Sunday, February 05, 2006

Ionic propulsion

The latest in our faster that the times posts emphasizes ionic propulsion another of 1989s many breakthroughs. It started as a high compression turbine chamber, but the simulations run tended to show that it is possible to do nearly the same thing with hydrogen ions. By applying poles to the turbines and an intermediate opposing field, the introduction of ions into the vector space allows for "magnetic compression."
By pulsing the intermediate field while also transversely pulsing the oppsoite turbine poles, high energy ions can then be propelled from the vector space applying an external force to the chamber.
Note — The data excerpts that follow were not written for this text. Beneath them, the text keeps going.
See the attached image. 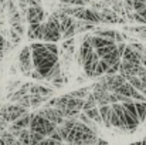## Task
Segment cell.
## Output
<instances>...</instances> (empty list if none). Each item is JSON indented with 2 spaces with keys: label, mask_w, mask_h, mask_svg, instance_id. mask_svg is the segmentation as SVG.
<instances>
[{
  "label": "cell",
  "mask_w": 146,
  "mask_h": 145,
  "mask_svg": "<svg viewBox=\"0 0 146 145\" xmlns=\"http://www.w3.org/2000/svg\"><path fill=\"white\" fill-rule=\"evenodd\" d=\"M31 57H33L34 70H37L43 78H47L48 77L50 71L52 70V67L58 63V55L51 54L48 50L46 48L44 43L38 48H33L31 50Z\"/></svg>",
  "instance_id": "cell-1"
},
{
  "label": "cell",
  "mask_w": 146,
  "mask_h": 145,
  "mask_svg": "<svg viewBox=\"0 0 146 145\" xmlns=\"http://www.w3.org/2000/svg\"><path fill=\"white\" fill-rule=\"evenodd\" d=\"M60 39H62L61 30H60V20H58L57 13H52L48 17L47 23H43L41 40H44L46 43H57Z\"/></svg>",
  "instance_id": "cell-2"
},
{
  "label": "cell",
  "mask_w": 146,
  "mask_h": 145,
  "mask_svg": "<svg viewBox=\"0 0 146 145\" xmlns=\"http://www.w3.org/2000/svg\"><path fill=\"white\" fill-rule=\"evenodd\" d=\"M30 131H34V132H38L44 137H50L55 130H57V125L52 124L51 121H48L47 118L38 115L37 112L33 115L31 118V122H30V127H29Z\"/></svg>",
  "instance_id": "cell-3"
},
{
  "label": "cell",
  "mask_w": 146,
  "mask_h": 145,
  "mask_svg": "<svg viewBox=\"0 0 146 145\" xmlns=\"http://www.w3.org/2000/svg\"><path fill=\"white\" fill-rule=\"evenodd\" d=\"M26 114H29L27 112V108H24V107H21L19 104L6 105V107H1V110H0V117L3 120H6L9 124L16 122L19 118H21Z\"/></svg>",
  "instance_id": "cell-4"
},
{
  "label": "cell",
  "mask_w": 146,
  "mask_h": 145,
  "mask_svg": "<svg viewBox=\"0 0 146 145\" xmlns=\"http://www.w3.org/2000/svg\"><path fill=\"white\" fill-rule=\"evenodd\" d=\"M19 63H20V71L24 76L31 77V73L34 70V65H33V57H31L30 46L24 47L20 51V54H19Z\"/></svg>",
  "instance_id": "cell-5"
},
{
  "label": "cell",
  "mask_w": 146,
  "mask_h": 145,
  "mask_svg": "<svg viewBox=\"0 0 146 145\" xmlns=\"http://www.w3.org/2000/svg\"><path fill=\"white\" fill-rule=\"evenodd\" d=\"M37 114L41 115V117H44V118H47L48 121H51L52 124H55L57 127H60V125L64 122V120H65V118L62 117L61 111H60L58 108H55V107H46V108L40 110Z\"/></svg>",
  "instance_id": "cell-6"
},
{
  "label": "cell",
  "mask_w": 146,
  "mask_h": 145,
  "mask_svg": "<svg viewBox=\"0 0 146 145\" xmlns=\"http://www.w3.org/2000/svg\"><path fill=\"white\" fill-rule=\"evenodd\" d=\"M102 80H104V83L106 84V88H108V91L109 93H115L122 84H125L126 83V78L122 76V74H105V77H102Z\"/></svg>",
  "instance_id": "cell-7"
},
{
  "label": "cell",
  "mask_w": 146,
  "mask_h": 145,
  "mask_svg": "<svg viewBox=\"0 0 146 145\" xmlns=\"http://www.w3.org/2000/svg\"><path fill=\"white\" fill-rule=\"evenodd\" d=\"M26 20L30 24L43 23L44 21V10H43V7L41 6H30L27 9V13H26Z\"/></svg>",
  "instance_id": "cell-8"
},
{
  "label": "cell",
  "mask_w": 146,
  "mask_h": 145,
  "mask_svg": "<svg viewBox=\"0 0 146 145\" xmlns=\"http://www.w3.org/2000/svg\"><path fill=\"white\" fill-rule=\"evenodd\" d=\"M99 60H101V58H99V55L97 54V51H94L91 55H88V57L84 60L82 68H84V71H85V74H87L88 77L95 78V70H97V65H98V61H99Z\"/></svg>",
  "instance_id": "cell-9"
},
{
  "label": "cell",
  "mask_w": 146,
  "mask_h": 145,
  "mask_svg": "<svg viewBox=\"0 0 146 145\" xmlns=\"http://www.w3.org/2000/svg\"><path fill=\"white\" fill-rule=\"evenodd\" d=\"M139 67L138 64H133V63H129V61H125L122 60L121 61V68H119V74H122L126 81L129 77H133V76H138V71H139Z\"/></svg>",
  "instance_id": "cell-10"
},
{
  "label": "cell",
  "mask_w": 146,
  "mask_h": 145,
  "mask_svg": "<svg viewBox=\"0 0 146 145\" xmlns=\"http://www.w3.org/2000/svg\"><path fill=\"white\" fill-rule=\"evenodd\" d=\"M122 60L133 63V64H138V65H142V54L135 51L131 46H126L125 51H123V55H122Z\"/></svg>",
  "instance_id": "cell-11"
},
{
  "label": "cell",
  "mask_w": 146,
  "mask_h": 145,
  "mask_svg": "<svg viewBox=\"0 0 146 145\" xmlns=\"http://www.w3.org/2000/svg\"><path fill=\"white\" fill-rule=\"evenodd\" d=\"M27 37L30 40H41L43 37V23H34L29 26Z\"/></svg>",
  "instance_id": "cell-12"
},
{
  "label": "cell",
  "mask_w": 146,
  "mask_h": 145,
  "mask_svg": "<svg viewBox=\"0 0 146 145\" xmlns=\"http://www.w3.org/2000/svg\"><path fill=\"white\" fill-rule=\"evenodd\" d=\"M99 108V114H101V118H102V124L106 127V128H111V115H112V105L111 104H106V105H101L98 107Z\"/></svg>",
  "instance_id": "cell-13"
},
{
  "label": "cell",
  "mask_w": 146,
  "mask_h": 145,
  "mask_svg": "<svg viewBox=\"0 0 146 145\" xmlns=\"http://www.w3.org/2000/svg\"><path fill=\"white\" fill-rule=\"evenodd\" d=\"M99 14H101L102 23H116V21H122V20L119 19V16L116 14V11H112V10H109V9H102V10L99 11Z\"/></svg>",
  "instance_id": "cell-14"
},
{
  "label": "cell",
  "mask_w": 146,
  "mask_h": 145,
  "mask_svg": "<svg viewBox=\"0 0 146 145\" xmlns=\"http://www.w3.org/2000/svg\"><path fill=\"white\" fill-rule=\"evenodd\" d=\"M90 41H91V46L94 47V50L105 47V46L116 44L113 40H108V39H104V37H99V36H90Z\"/></svg>",
  "instance_id": "cell-15"
},
{
  "label": "cell",
  "mask_w": 146,
  "mask_h": 145,
  "mask_svg": "<svg viewBox=\"0 0 146 145\" xmlns=\"http://www.w3.org/2000/svg\"><path fill=\"white\" fill-rule=\"evenodd\" d=\"M31 96H43V97H50L52 96V88L48 87H44V86H31L30 87V91H29Z\"/></svg>",
  "instance_id": "cell-16"
},
{
  "label": "cell",
  "mask_w": 146,
  "mask_h": 145,
  "mask_svg": "<svg viewBox=\"0 0 146 145\" xmlns=\"http://www.w3.org/2000/svg\"><path fill=\"white\" fill-rule=\"evenodd\" d=\"M92 94L97 98V102L99 107H101V105L111 104V102H109V96H111L109 91H92Z\"/></svg>",
  "instance_id": "cell-17"
},
{
  "label": "cell",
  "mask_w": 146,
  "mask_h": 145,
  "mask_svg": "<svg viewBox=\"0 0 146 145\" xmlns=\"http://www.w3.org/2000/svg\"><path fill=\"white\" fill-rule=\"evenodd\" d=\"M136 88L131 84V83H125V84H122L115 93L116 94H121V96H125V97H129V98H132V94H133V91H135Z\"/></svg>",
  "instance_id": "cell-18"
},
{
  "label": "cell",
  "mask_w": 146,
  "mask_h": 145,
  "mask_svg": "<svg viewBox=\"0 0 146 145\" xmlns=\"http://www.w3.org/2000/svg\"><path fill=\"white\" fill-rule=\"evenodd\" d=\"M33 115H34V114H26V115H23L21 118H19L16 122H13V124H14L17 128H20V130H26V128L30 127V122H31Z\"/></svg>",
  "instance_id": "cell-19"
},
{
  "label": "cell",
  "mask_w": 146,
  "mask_h": 145,
  "mask_svg": "<svg viewBox=\"0 0 146 145\" xmlns=\"http://www.w3.org/2000/svg\"><path fill=\"white\" fill-rule=\"evenodd\" d=\"M102 60H104L105 63H108L109 65H113V64H116V63H121V61H122V57H121V54L118 53V50H113L112 53H109L108 55H105Z\"/></svg>",
  "instance_id": "cell-20"
},
{
  "label": "cell",
  "mask_w": 146,
  "mask_h": 145,
  "mask_svg": "<svg viewBox=\"0 0 146 145\" xmlns=\"http://www.w3.org/2000/svg\"><path fill=\"white\" fill-rule=\"evenodd\" d=\"M94 122H97L98 125H101L102 124V118H101V114H99V108L98 107H94V108H91V110H87V111H84Z\"/></svg>",
  "instance_id": "cell-21"
},
{
  "label": "cell",
  "mask_w": 146,
  "mask_h": 145,
  "mask_svg": "<svg viewBox=\"0 0 146 145\" xmlns=\"http://www.w3.org/2000/svg\"><path fill=\"white\" fill-rule=\"evenodd\" d=\"M135 107H136V111H138V115H139V121L143 122L146 120V102L135 101Z\"/></svg>",
  "instance_id": "cell-22"
},
{
  "label": "cell",
  "mask_w": 146,
  "mask_h": 145,
  "mask_svg": "<svg viewBox=\"0 0 146 145\" xmlns=\"http://www.w3.org/2000/svg\"><path fill=\"white\" fill-rule=\"evenodd\" d=\"M108 68H109V64H108V63H105V61H104V60L101 58V60L98 61L97 70H95V77H101V76L106 74Z\"/></svg>",
  "instance_id": "cell-23"
},
{
  "label": "cell",
  "mask_w": 146,
  "mask_h": 145,
  "mask_svg": "<svg viewBox=\"0 0 146 145\" xmlns=\"http://www.w3.org/2000/svg\"><path fill=\"white\" fill-rule=\"evenodd\" d=\"M98 102H97V98L94 97V94H90V96L85 98V102H84V108L82 111H87V110H91L94 107H97Z\"/></svg>",
  "instance_id": "cell-24"
},
{
  "label": "cell",
  "mask_w": 146,
  "mask_h": 145,
  "mask_svg": "<svg viewBox=\"0 0 146 145\" xmlns=\"http://www.w3.org/2000/svg\"><path fill=\"white\" fill-rule=\"evenodd\" d=\"M116 34H118V31H115V30H101V31H97V36L104 37V39H108V40H113V41H115Z\"/></svg>",
  "instance_id": "cell-25"
},
{
  "label": "cell",
  "mask_w": 146,
  "mask_h": 145,
  "mask_svg": "<svg viewBox=\"0 0 146 145\" xmlns=\"http://www.w3.org/2000/svg\"><path fill=\"white\" fill-rule=\"evenodd\" d=\"M113 50H116V44H112V46H105V47L97 48V54L99 55V58H104L105 55H108L109 53H112Z\"/></svg>",
  "instance_id": "cell-26"
},
{
  "label": "cell",
  "mask_w": 146,
  "mask_h": 145,
  "mask_svg": "<svg viewBox=\"0 0 146 145\" xmlns=\"http://www.w3.org/2000/svg\"><path fill=\"white\" fill-rule=\"evenodd\" d=\"M128 83H131L138 91H141L142 93V90H143V84H142V80L138 77V76H133V77H129L128 78Z\"/></svg>",
  "instance_id": "cell-27"
},
{
  "label": "cell",
  "mask_w": 146,
  "mask_h": 145,
  "mask_svg": "<svg viewBox=\"0 0 146 145\" xmlns=\"http://www.w3.org/2000/svg\"><path fill=\"white\" fill-rule=\"evenodd\" d=\"M44 138H47V137H44V135H41V134H38V132H34V131H30V145H37L40 144Z\"/></svg>",
  "instance_id": "cell-28"
},
{
  "label": "cell",
  "mask_w": 146,
  "mask_h": 145,
  "mask_svg": "<svg viewBox=\"0 0 146 145\" xmlns=\"http://www.w3.org/2000/svg\"><path fill=\"white\" fill-rule=\"evenodd\" d=\"M17 140L21 142V144L24 145H30V130H23L21 132H20V135L17 137Z\"/></svg>",
  "instance_id": "cell-29"
},
{
  "label": "cell",
  "mask_w": 146,
  "mask_h": 145,
  "mask_svg": "<svg viewBox=\"0 0 146 145\" xmlns=\"http://www.w3.org/2000/svg\"><path fill=\"white\" fill-rule=\"evenodd\" d=\"M70 96L74 97V98H81V100H85L87 97L90 96L88 90L87 88H80V90H75V91H71Z\"/></svg>",
  "instance_id": "cell-30"
},
{
  "label": "cell",
  "mask_w": 146,
  "mask_h": 145,
  "mask_svg": "<svg viewBox=\"0 0 146 145\" xmlns=\"http://www.w3.org/2000/svg\"><path fill=\"white\" fill-rule=\"evenodd\" d=\"M47 100V97H43V96H31L30 94V104L31 107H38L41 102H44Z\"/></svg>",
  "instance_id": "cell-31"
},
{
  "label": "cell",
  "mask_w": 146,
  "mask_h": 145,
  "mask_svg": "<svg viewBox=\"0 0 146 145\" xmlns=\"http://www.w3.org/2000/svg\"><path fill=\"white\" fill-rule=\"evenodd\" d=\"M17 104H19V105H21V107H24V108L31 107V104H30V96H29V94H27V96H23L19 101H17Z\"/></svg>",
  "instance_id": "cell-32"
},
{
  "label": "cell",
  "mask_w": 146,
  "mask_h": 145,
  "mask_svg": "<svg viewBox=\"0 0 146 145\" xmlns=\"http://www.w3.org/2000/svg\"><path fill=\"white\" fill-rule=\"evenodd\" d=\"M10 39H11V43H13V44H19V43L21 41V34L16 33V31L11 29V30H10Z\"/></svg>",
  "instance_id": "cell-33"
},
{
  "label": "cell",
  "mask_w": 146,
  "mask_h": 145,
  "mask_svg": "<svg viewBox=\"0 0 146 145\" xmlns=\"http://www.w3.org/2000/svg\"><path fill=\"white\" fill-rule=\"evenodd\" d=\"M44 44H46V48L48 50L51 54L58 55V46H57L55 43H44Z\"/></svg>",
  "instance_id": "cell-34"
},
{
  "label": "cell",
  "mask_w": 146,
  "mask_h": 145,
  "mask_svg": "<svg viewBox=\"0 0 146 145\" xmlns=\"http://www.w3.org/2000/svg\"><path fill=\"white\" fill-rule=\"evenodd\" d=\"M145 7H146V3L133 0V10H135V11H141V10H143Z\"/></svg>",
  "instance_id": "cell-35"
},
{
  "label": "cell",
  "mask_w": 146,
  "mask_h": 145,
  "mask_svg": "<svg viewBox=\"0 0 146 145\" xmlns=\"http://www.w3.org/2000/svg\"><path fill=\"white\" fill-rule=\"evenodd\" d=\"M11 29H13L16 33H19V34H23V33H24V29H23L21 23H13V24H11Z\"/></svg>",
  "instance_id": "cell-36"
},
{
  "label": "cell",
  "mask_w": 146,
  "mask_h": 145,
  "mask_svg": "<svg viewBox=\"0 0 146 145\" xmlns=\"http://www.w3.org/2000/svg\"><path fill=\"white\" fill-rule=\"evenodd\" d=\"M50 138H52V140H55V141H58V142H62V141H64L62 137H61V134H60V131H58V127H57V130L50 135Z\"/></svg>",
  "instance_id": "cell-37"
},
{
  "label": "cell",
  "mask_w": 146,
  "mask_h": 145,
  "mask_svg": "<svg viewBox=\"0 0 146 145\" xmlns=\"http://www.w3.org/2000/svg\"><path fill=\"white\" fill-rule=\"evenodd\" d=\"M9 128V122L6 121V120H3L1 117H0V134L3 132V131H6Z\"/></svg>",
  "instance_id": "cell-38"
},
{
  "label": "cell",
  "mask_w": 146,
  "mask_h": 145,
  "mask_svg": "<svg viewBox=\"0 0 146 145\" xmlns=\"http://www.w3.org/2000/svg\"><path fill=\"white\" fill-rule=\"evenodd\" d=\"M4 46H6V39L1 36V33H0V50H3L4 51Z\"/></svg>",
  "instance_id": "cell-39"
},
{
  "label": "cell",
  "mask_w": 146,
  "mask_h": 145,
  "mask_svg": "<svg viewBox=\"0 0 146 145\" xmlns=\"http://www.w3.org/2000/svg\"><path fill=\"white\" fill-rule=\"evenodd\" d=\"M60 1L64 3V4H72V6H74V1H75V0H60Z\"/></svg>",
  "instance_id": "cell-40"
},
{
  "label": "cell",
  "mask_w": 146,
  "mask_h": 145,
  "mask_svg": "<svg viewBox=\"0 0 146 145\" xmlns=\"http://www.w3.org/2000/svg\"><path fill=\"white\" fill-rule=\"evenodd\" d=\"M142 65L146 67V55H142Z\"/></svg>",
  "instance_id": "cell-41"
},
{
  "label": "cell",
  "mask_w": 146,
  "mask_h": 145,
  "mask_svg": "<svg viewBox=\"0 0 146 145\" xmlns=\"http://www.w3.org/2000/svg\"><path fill=\"white\" fill-rule=\"evenodd\" d=\"M129 145H142V141H138V142H133V144H129Z\"/></svg>",
  "instance_id": "cell-42"
},
{
  "label": "cell",
  "mask_w": 146,
  "mask_h": 145,
  "mask_svg": "<svg viewBox=\"0 0 146 145\" xmlns=\"http://www.w3.org/2000/svg\"><path fill=\"white\" fill-rule=\"evenodd\" d=\"M142 145H146V138L143 140V141H142Z\"/></svg>",
  "instance_id": "cell-43"
},
{
  "label": "cell",
  "mask_w": 146,
  "mask_h": 145,
  "mask_svg": "<svg viewBox=\"0 0 146 145\" xmlns=\"http://www.w3.org/2000/svg\"><path fill=\"white\" fill-rule=\"evenodd\" d=\"M60 145H67V144H60Z\"/></svg>",
  "instance_id": "cell-44"
}]
</instances>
By using a large enough ion emittance surface it is then possible to mimic the thrust applied from actually combusting hydrogen or even heavier nitrogen (though on a lower scale). WHile modeling the propellant force achieved through combustion, I began to look for ways to actually "ignite" these ions. Simulations showed that certain em frequencies can be used to apply fields to the ion clusters to increase their motion.

At that point, I had actually modeled extraorbital propulsion, which works slightly differently than atmospheric propulsion because of the tremendous forces fo gravity between bodies and the lack of volumetric pressure. Probably the hardest thing was to decouple from the ion source. It was a real bitch too. Funny enough that work led to the big deal.... teleportation. Actually it was a combination of that and laser work, but we probably won't talk too much about that.